Ease Joint Pain With These Simple Tips
We can't get away with not doing everyday activities and chores at work and at home that may stress our shoulder, wrist, knee and finger joints.
Knowing the avoidable pain of rheumatoid arthritis and osteoarthritis could be reason enough to take the following precautions:
Carrying your Laptop (and everything else you tote):
Instead of taxing weak finger joints by using the handle of your computer bag, wear the shoulder strap diagonally across your body.
When shopping for a purse, choose one that's lightweight and small, so you'll be forced to pack the minimum.
Talking on the phone
Cradling the phone between your ear and shoulder puts tremendous strain on neck and shoulder joints. Instead, try a speakerphone or headset.
Working at your desk
Choose a chair with good support for the small of your back, or add a cushion. To put the least possible stress on hip and knee joints, set up your desk and chair so that your hips and knees are at 90-degree angles while you're sitting.
To protect the joints in your neck, elbows, and wrists, position the computer screen so that you look straight at the monitor, and adjust the keyboard so that your arms are bent at right angles and your wrists are straight when typing.
Opening cans and jars: A can opener with a large, soft, nonslip handle takes the stress off hand joints.

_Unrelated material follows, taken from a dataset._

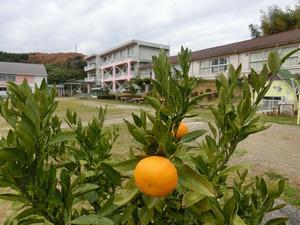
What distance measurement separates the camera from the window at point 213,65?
2472cm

Handling Heavy Loads: Give finger joints a rest by using your palms or your arms instead of your hands. To transport a large package, wrap your arms around it and hug it close to your body. This will distribute the weight, minimising the strain on any one joint. Whenever possible, slide objects rather than lifting them.
At the supermarkets, use paper bags, which most of us naturally carry in our arms because they are delicate. (Our tendency to hook two or three plastic bags over a few fingers puts tremendous tension on those small joints.)
When you do chop, use a large, sharp knife and stand close enough to the counter so that your upper arm is at your side and your elbow is bent comfortably.
Washing Dishes: When washing dishes by hand, keep your back straight and bring each dish toward you. (Leaning over the sink stresses the spine.)
The longer the handles on your cleaning tools, the less you'll need to bend while cleaning. Proper technique is also key: Instead of pushing mops with your hands and wrists, employ the full weight of your body by walking just behind this tool, with your arms at your sides and your elbows bent at 90-degree angles.